Predicting Amyloid Fibrillation through Transfer Learning

Drug discovery is a complex multi-optimization problem that involves balancing the biological activity and developability of target compounds. Recent advances in generative machine learning models have contributed to the streamlining of these processes but lack precise control over target biophysical properties—many of which can be harmful to the development of a peptide therapeutic. Amyloid fibrils are a form of aggregate characterized by ordered stacks of peptide, which form a fibrous structure. In the discovery process, these aggregates are difficult to metabolize and are often less potent than free molecules. In this work, we develop a generalizable model that can predict amyloid fibrillation through protein language model (pLM) embeddings. We utilize ESM2—a pLM—to generate latent embeddings for sequences of interest, which are then passed to our model.
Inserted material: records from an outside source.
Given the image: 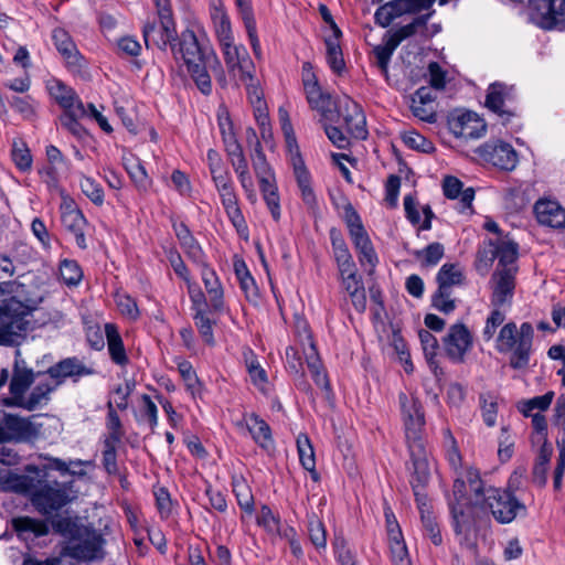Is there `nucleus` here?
I'll return each mask as SVG.
<instances>
[{
	"label": "nucleus",
	"instance_id": "obj_34",
	"mask_svg": "<svg viewBox=\"0 0 565 565\" xmlns=\"http://www.w3.org/2000/svg\"><path fill=\"white\" fill-rule=\"evenodd\" d=\"M291 161L302 200L306 204L312 205L316 202V196L310 184V174L299 152L292 156Z\"/></svg>",
	"mask_w": 565,
	"mask_h": 565
},
{
	"label": "nucleus",
	"instance_id": "obj_6",
	"mask_svg": "<svg viewBox=\"0 0 565 565\" xmlns=\"http://www.w3.org/2000/svg\"><path fill=\"white\" fill-rule=\"evenodd\" d=\"M28 308L15 297L0 305V344H13L28 330Z\"/></svg>",
	"mask_w": 565,
	"mask_h": 565
},
{
	"label": "nucleus",
	"instance_id": "obj_30",
	"mask_svg": "<svg viewBox=\"0 0 565 565\" xmlns=\"http://www.w3.org/2000/svg\"><path fill=\"white\" fill-rule=\"evenodd\" d=\"M245 423L246 428L257 445L267 451L274 448L270 427L264 419L257 414L252 413L245 418Z\"/></svg>",
	"mask_w": 565,
	"mask_h": 565
},
{
	"label": "nucleus",
	"instance_id": "obj_55",
	"mask_svg": "<svg viewBox=\"0 0 565 565\" xmlns=\"http://www.w3.org/2000/svg\"><path fill=\"white\" fill-rule=\"evenodd\" d=\"M82 192L96 205L104 203V190L102 185L89 177H83L79 182Z\"/></svg>",
	"mask_w": 565,
	"mask_h": 565
},
{
	"label": "nucleus",
	"instance_id": "obj_33",
	"mask_svg": "<svg viewBox=\"0 0 565 565\" xmlns=\"http://www.w3.org/2000/svg\"><path fill=\"white\" fill-rule=\"evenodd\" d=\"M105 334L111 361L120 366L126 365L129 360L126 354L122 339L118 332V328L113 323H106Z\"/></svg>",
	"mask_w": 565,
	"mask_h": 565
},
{
	"label": "nucleus",
	"instance_id": "obj_53",
	"mask_svg": "<svg viewBox=\"0 0 565 565\" xmlns=\"http://www.w3.org/2000/svg\"><path fill=\"white\" fill-rule=\"evenodd\" d=\"M308 533L311 543L317 548H324L327 545V532L323 523L316 514H311L308 519Z\"/></svg>",
	"mask_w": 565,
	"mask_h": 565
},
{
	"label": "nucleus",
	"instance_id": "obj_37",
	"mask_svg": "<svg viewBox=\"0 0 565 565\" xmlns=\"http://www.w3.org/2000/svg\"><path fill=\"white\" fill-rule=\"evenodd\" d=\"M87 110L84 105L75 106L74 110L64 111L60 116L61 126L78 139H83L87 132L78 119L85 117Z\"/></svg>",
	"mask_w": 565,
	"mask_h": 565
},
{
	"label": "nucleus",
	"instance_id": "obj_35",
	"mask_svg": "<svg viewBox=\"0 0 565 565\" xmlns=\"http://www.w3.org/2000/svg\"><path fill=\"white\" fill-rule=\"evenodd\" d=\"M239 17L244 23L247 36L256 58H262V47L257 35L256 20L253 9H249L246 2L239 0Z\"/></svg>",
	"mask_w": 565,
	"mask_h": 565
},
{
	"label": "nucleus",
	"instance_id": "obj_56",
	"mask_svg": "<svg viewBox=\"0 0 565 565\" xmlns=\"http://www.w3.org/2000/svg\"><path fill=\"white\" fill-rule=\"evenodd\" d=\"M436 0H397L403 15L404 14H423L422 12H435L431 8Z\"/></svg>",
	"mask_w": 565,
	"mask_h": 565
},
{
	"label": "nucleus",
	"instance_id": "obj_2",
	"mask_svg": "<svg viewBox=\"0 0 565 565\" xmlns=\"http://www.w3.org/2000/svg\"><path fill=\"white\" fill-rule=\"evenodd\" d=\"M505 315L500 308L494 307L486 320L482 330L484 341L493 339L497 329L501 327L495 339V350L502 354H510L509 366L513 370H524L530 365L533 351L534 328L530 322H523L520 327L510 321L505 324Z\"/></svg>",
	"mask_w": 565,
	"mask_h": 565
},
{
	"label": "nucleus",
	"instance_id": "obj_50",
	"mask_svg": "<svg viewBox=\"0 0 565 565\" xmlns=\"http://www.w3.org/2000/svg\"><path fill=\"white\" fill-rule=\"evenodd\" d=\"M403 15L399 6L397 4V0H392L381 6L374 13L375 23L386 28L391 24V22Z\"/></svg>",
	"mask_w": 565,
	"mask_h": 565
Experimental data for fibrillation is limited and the largest public datasets consist of sequences that are much shorter than therapeutically relevant peptides. We explore transfer learning preprocessing strategies that allow us to effectively generalize to new sequence lengths, including mean-pooling and a modified convolutional neural network with attention weights—which is referred to as light attention (LA). Processed embeddings are passed to a standard multilayer perceptron (MLP) and predictions are scored against labelled data. These architectures demonstrate high predictive power when evaluated on two publicly available datasets and serve to expedite the development of peptide-based pharmaceuticals.